The chip is fabricated through standard silicon microtechnologies. The MEA contains 22 individual electrodes of 60µm in diameter separated by a 160µm pitch, completed by bigger reference and counter electrodes. The surface of the chip is tuned to mimic an ECM environment by coating it with a layer of collagen I to which the cells attach. A biocompatible plastic chamber is taped onto the surface to provide a rectangular well containing 100µl of cell suspension, which is equivalent to a 96-well plate. A biocompatible gas-permeable membrane is taped to the top of the chamber cell incubation inside the incubator,

Attachment studies are aimed at identifying the effect of drugs on the adhesion of living cancer cells present in solution to the ECM. In this compact system, the experiments involved mixing the drug with the cells in a tube, loading them in the chip, which was then inserted in the test jig inside the incubator. In a matter of a few minutes, the cells could be monitored in real-time, via the change of the impedance signal at the time of measurement versus the first measurement, corresponding to a situation where no cell is attached to the surface, over a few hours. The total sensor response is calculated by adding together the impedance change of every electrode (six in this case).

Sticky integrins
Integrins are transmembrane receptors that are implicated in various aspects of cell attachment to the ECM, such as adhesion to ECM proteins, ECM organization or cell motility. Antibodies, which bind specifically to different integrins, can be used as model systems of a drug targeting this important family of proteins. Moreover they can help to identify the specific integrins involved in the attachment of cancer cells. The NCI-H460 cells used in this study are non-small lung cancer cells, well known in cancer research and used especially to trigger tumor growth in in vivo mouse models.

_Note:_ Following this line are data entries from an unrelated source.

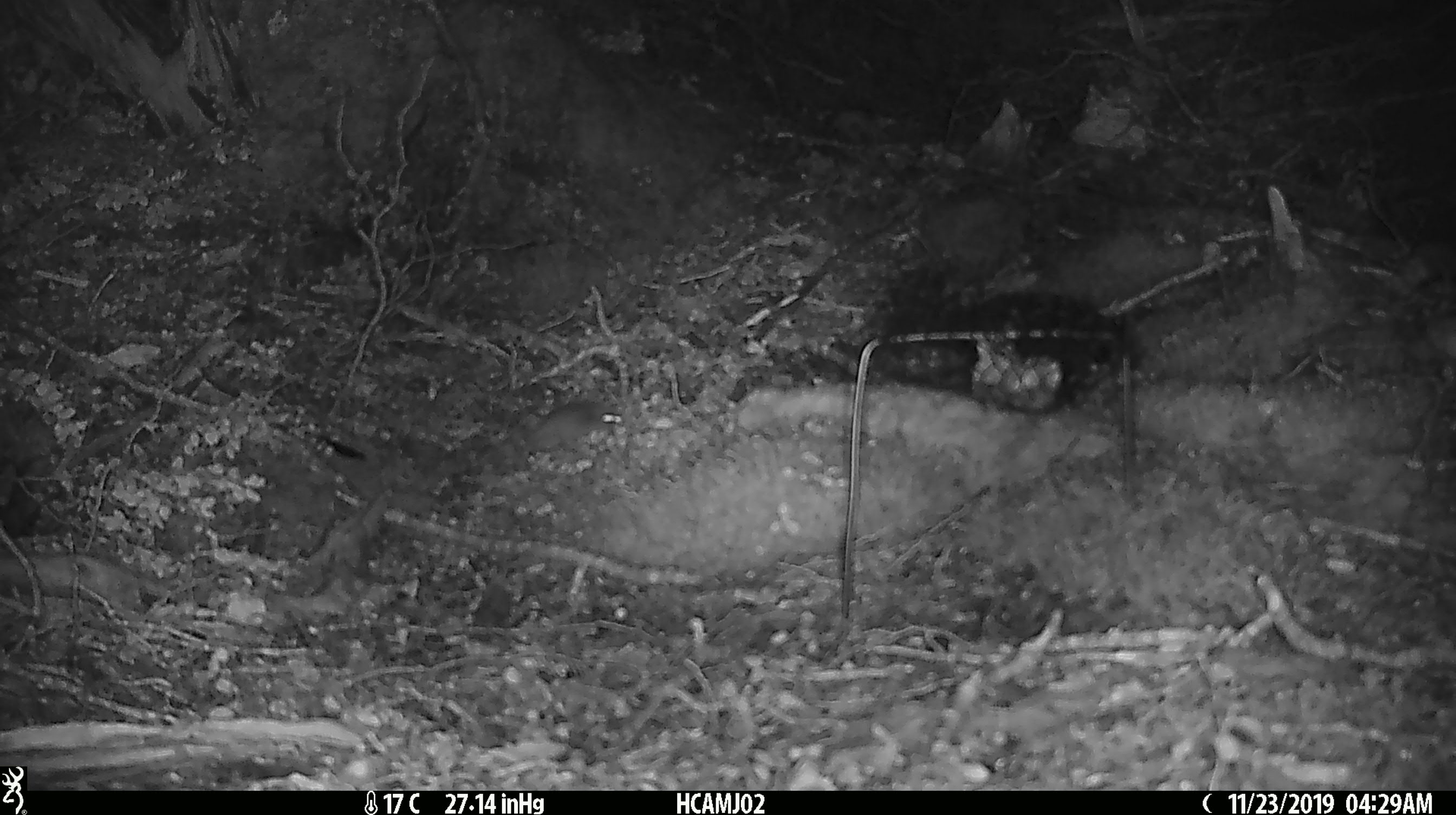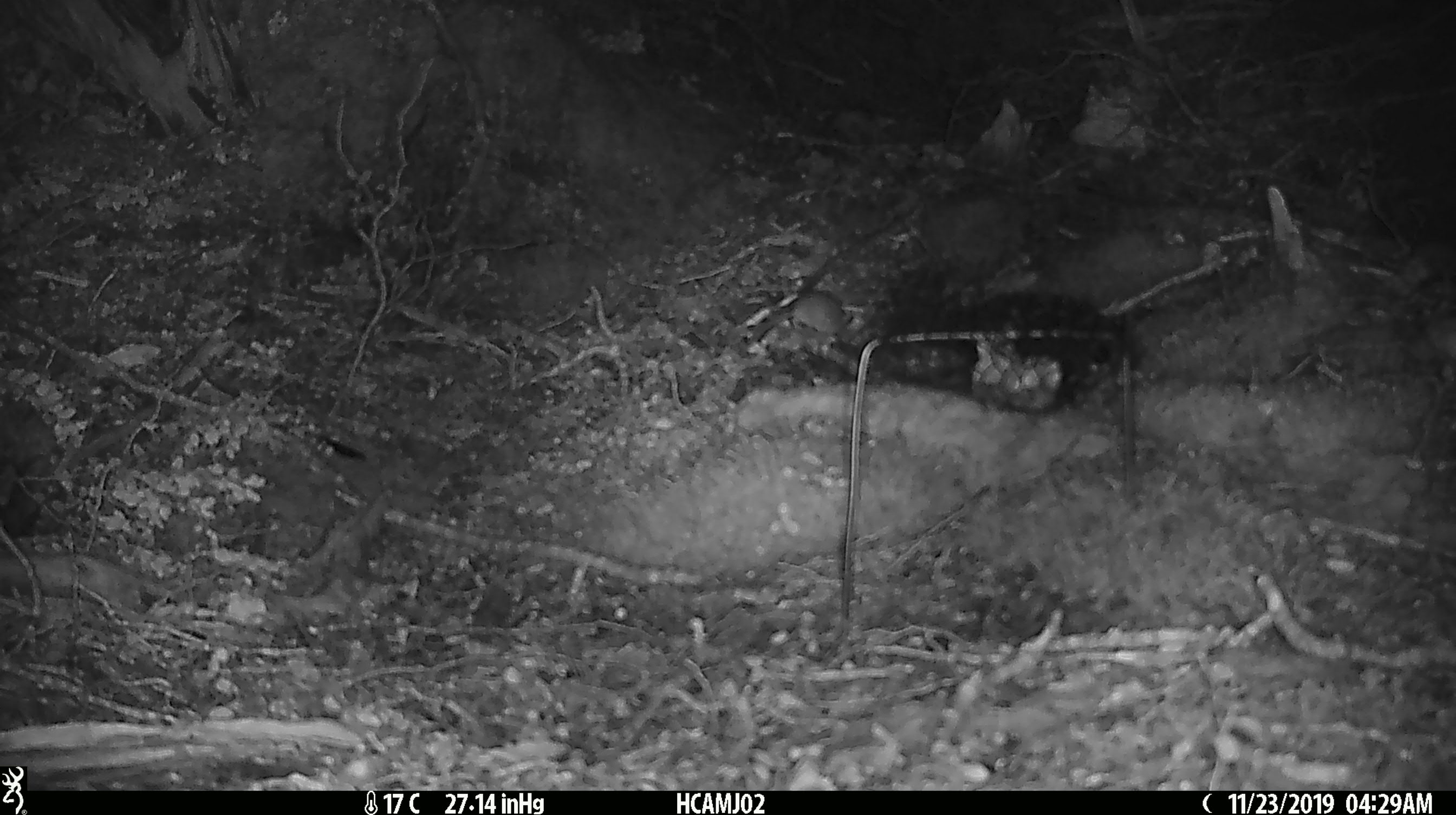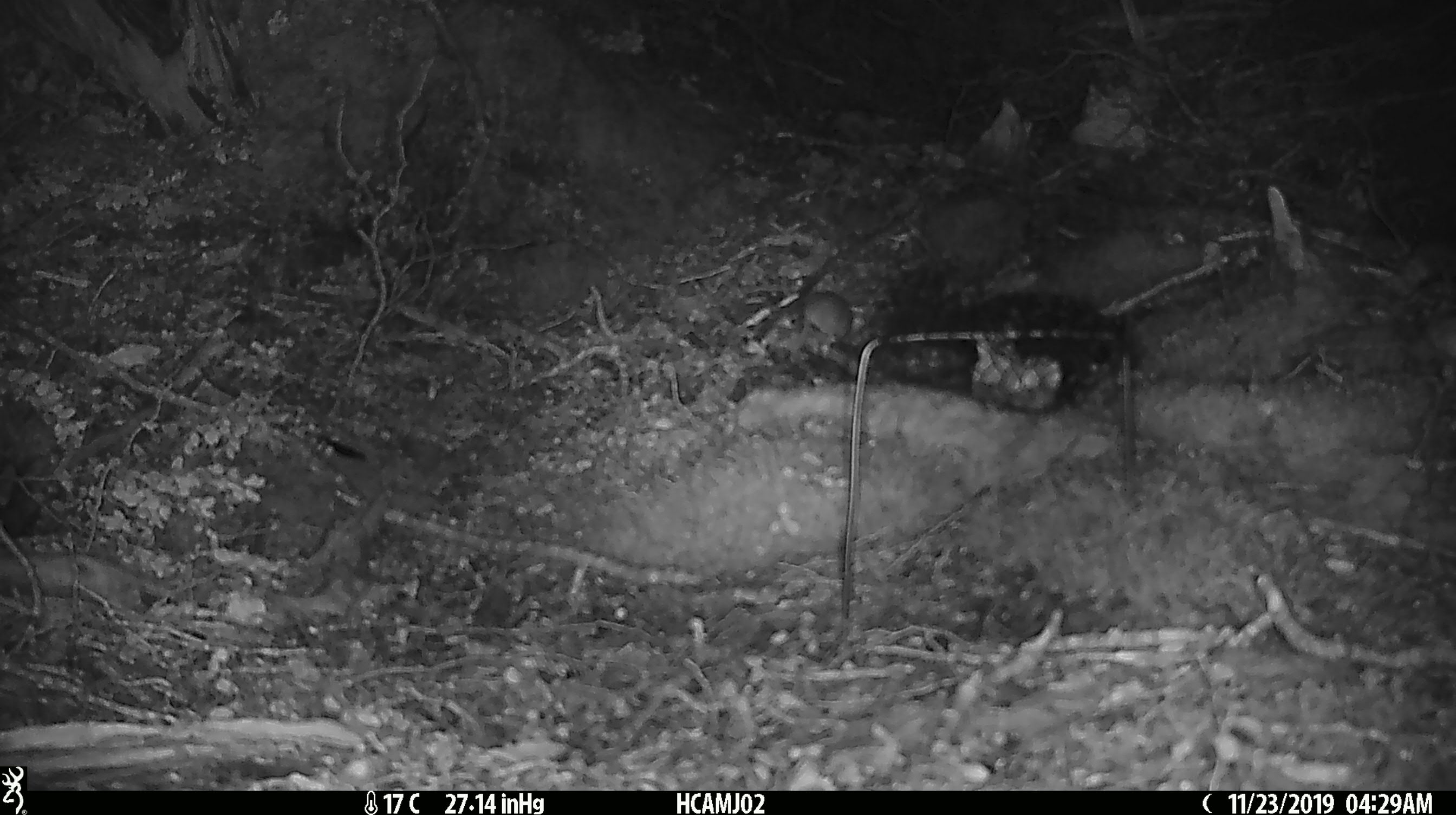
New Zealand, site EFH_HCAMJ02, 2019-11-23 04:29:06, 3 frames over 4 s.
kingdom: Animalia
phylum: Chordata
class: Mammalia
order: Rodentia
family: Muridae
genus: Mus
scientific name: Mus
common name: mouse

Dose-response data (Fig 3.) has been obtained for 2 antibodies (against β1- and α2β1-integrin). Both proteins seem to be involved in cancer cell attachment as the impedance signal decreased with antibody concentration, which was reported for the first time for the sub-unit α2β1. Moreover, the individual effects of the antibodies have been compared and show that anti α2β1-integrin would be more potent than its counterpart anti-β1 in preventing attachment. The IC50 value, defined here as the concentration of antibody to decrease the impedance signal by half, was lower for α2β1-integrin.

Completing those results, the publication in Biosensor and Bioelectronics reports a thorough investigation of different parameters that characterize the impedance monitoring system and its use as a drug discovery tool, bringing more insight into how label-free high content assays can fulfill their great potential to help biologists and researchers in drug discovery.